Skip Header
U.S. flag

An official website of the United States government

Supervisory Insights

Model Governance

Last Updated: July 26, 2023

PDF version of this article

Financial modeling is increasingly important to the banking industry, with almost every institution now using models for some purpose. Although the use of models as a management tool is a significant advance for the industry, the models themselves represent a new source of risk — the potential for model output to incorrectly inform management decisions.

Although modeling necessarily involves the opportunity for error, strong governance procedures can help minimize model risk by

  • Providing reasonable assurance the model is operating as intended;
  • Contributing to ongoing model improvement to maintain effectiveness; and
  • Promoting better management understanding of the limitations and potential weaknesses of a model.

This article briefly discusses the use of models in banking and describes a conceptual framework for model governance.
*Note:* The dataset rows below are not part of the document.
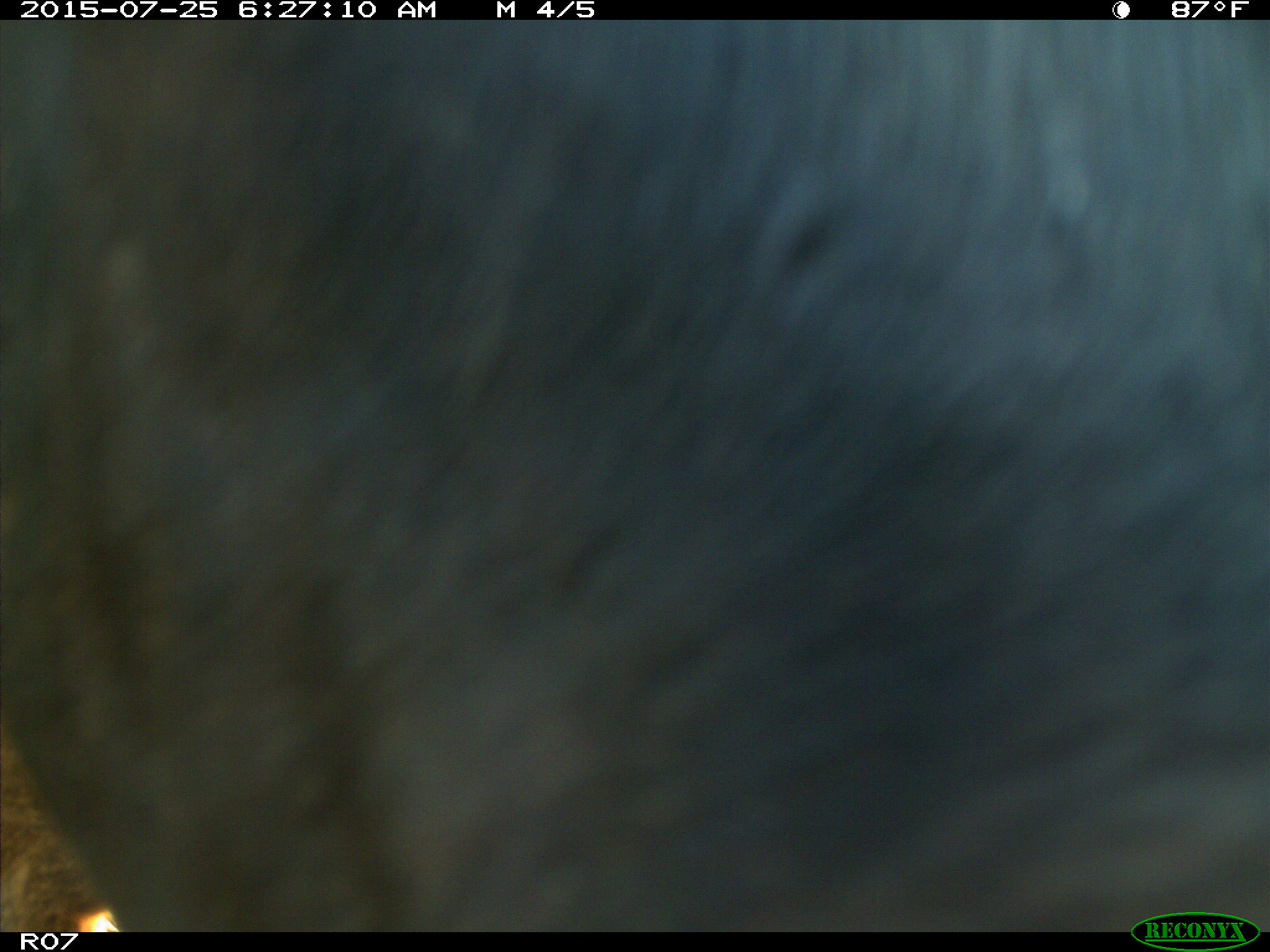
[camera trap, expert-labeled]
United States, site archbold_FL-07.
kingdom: Animalia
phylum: Chordata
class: Mammalia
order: Artiodactyla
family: Bovidae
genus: Bos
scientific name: Bos taurus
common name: domestic cow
Bos taurus (domestic cow).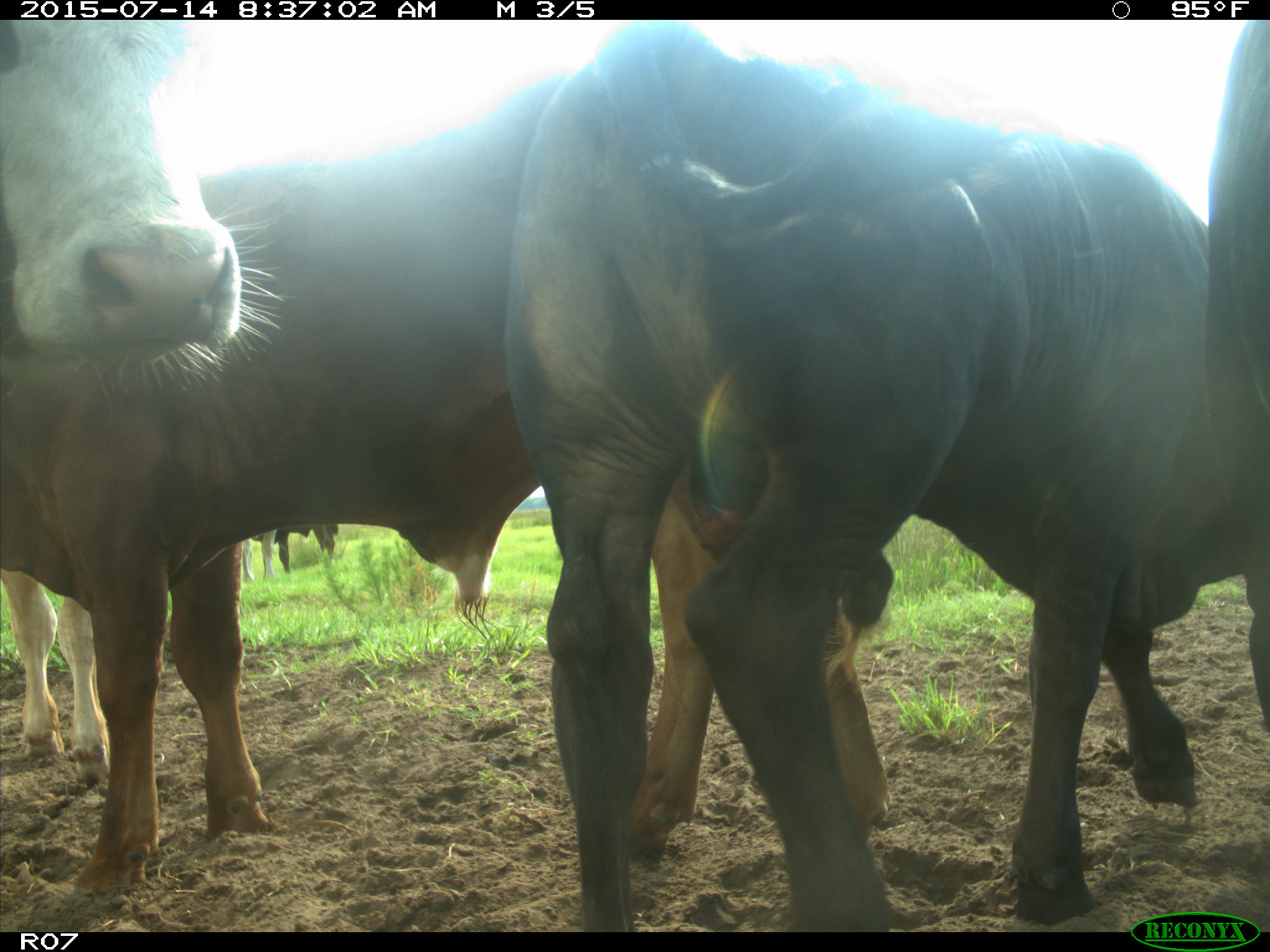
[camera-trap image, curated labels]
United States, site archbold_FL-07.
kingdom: Animalia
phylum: Chordata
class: Mammalia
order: Artiodactyla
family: Bovidae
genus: Bos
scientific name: Bos taurus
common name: domestic cow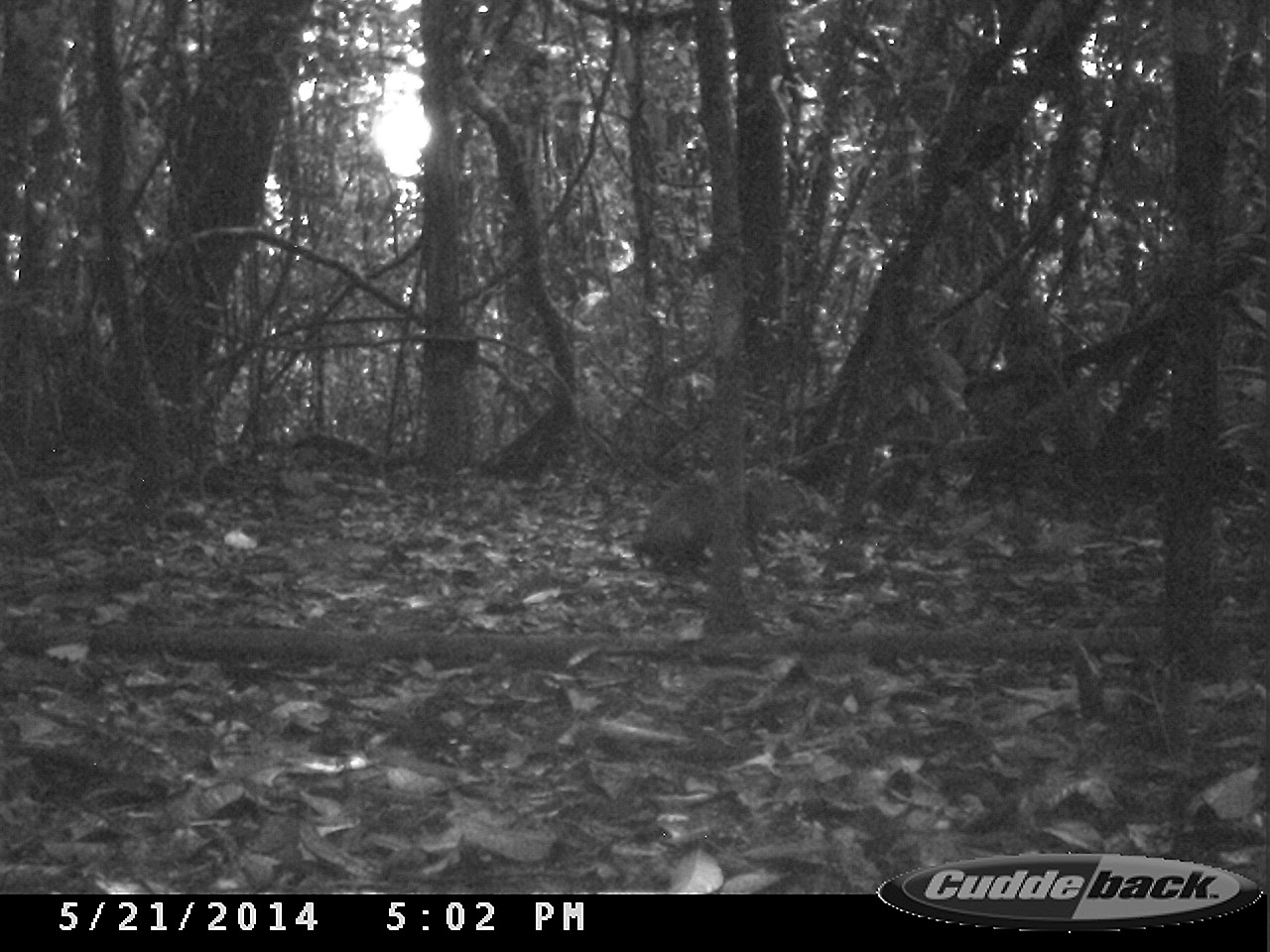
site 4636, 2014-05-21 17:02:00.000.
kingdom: Animalia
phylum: Chordata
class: Mammalia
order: Rodentia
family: Dasyproctidae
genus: Dasyprocta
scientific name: Dasyprocta leporina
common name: red-rumped agouti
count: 1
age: adult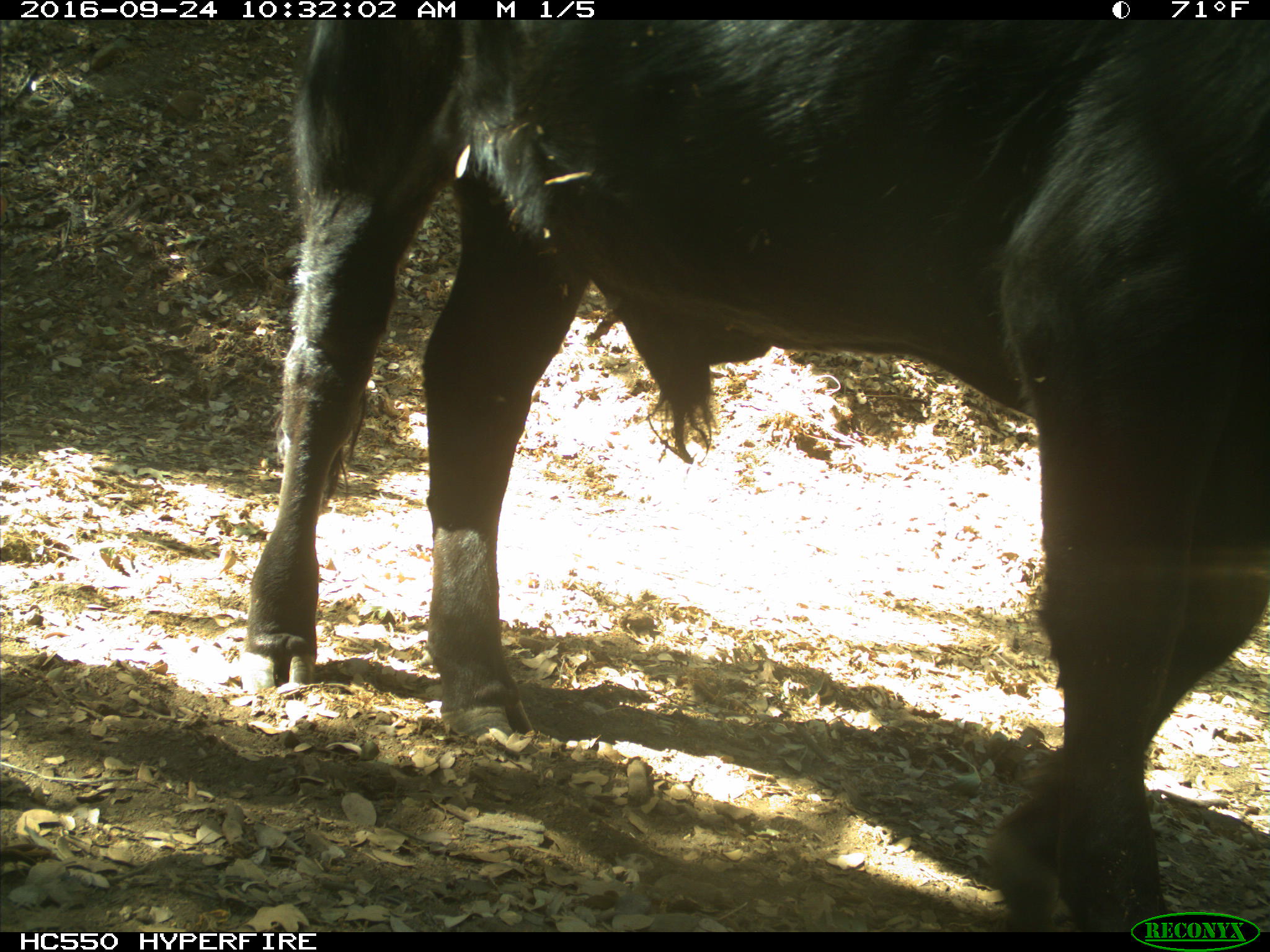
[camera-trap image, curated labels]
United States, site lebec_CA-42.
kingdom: Animalia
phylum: Chordata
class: Mammalia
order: Artiodactyla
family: Bovidae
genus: Bos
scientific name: Bos taurus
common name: domestic cow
In addition, the article suggests possible areas of examiner review when evaluating the adequacy of an institution's model oversight, controls and validation practices.

Use of Models in the Banking Industry

Fundamentally, financial models describe business activity, predicting future or otherwise unknown aspects of that activity. Models can serve many purposes for insured financial institutions, such as informing decision making, measuring risk, and estimating asset values. Some examples:

  • Credit scoring models inform decision making, providing predictive information on the potential for default or delinquency used in the loan approval process and risk pricing
  • Interest rate risk models measure risk, monitoring earnings exposure to a range of potential changes in rates and market conditions
  • Derivatives pricing models estimate asset value, providing a methodology for determining the value of new or complex products for which market observations are not readily available

In addition, models play a direct role in determining regulatory capital requirements at many of the nation's largest and most complex banking organizations. Some of these institutions already use value-at-risk models to determine regulatory capital held for market risk exposure.1 At institutions adopting the Basel II capital standards when finalized, financial models will have a much expanded role in establishing regulatory capital held for all risk types.

Not all models involve complex mathematical techniques or require detailed computer programming code. This does not, however, diminish their potential importance to the organization. For example, many banks use spreadsheets that capture historical performance, current portfolio composition, and external factors to calculate an appropriate range for the allowance for loan and lease losses. Although at first glance this may not appear to be a "model," the output from such spreadsheets directly contributes to preparation of the institution's reported financial statements, and some controls are necessary, given the seriousness of any potential errors.

Model Governance

Institutions design and implement procedures to help ensure models achieve their intended purpose. The necessary rigor of procedures is specific to each model. An institution's use of and reliance on a model determines its importance and, in turn, establishes the level of controls and validation needed for that model. For some simple spreadsheet models, controls and validation may consist of a brief operational procedures document; password protection on the electronic file; and periodic review by internal audit for accuracy of the data feeds, formulas, and output reporting. While procedures will vary, certain core model governance principles typically will apply at all institutions (see Figure 1):

  • The board establishes policies providing oversight throughout the organization commensurate with overall reliance on models.
  • Business line management2 provides adequate controls over each model's use, based on the criticality and complexity of the model.
  • Bank staff or external parties with appropriate independence and expertise periodically validate that the model is working as intended.
  • Internal audit tests model control practices and model validation procedures to ensure compliance with established policies and procedures.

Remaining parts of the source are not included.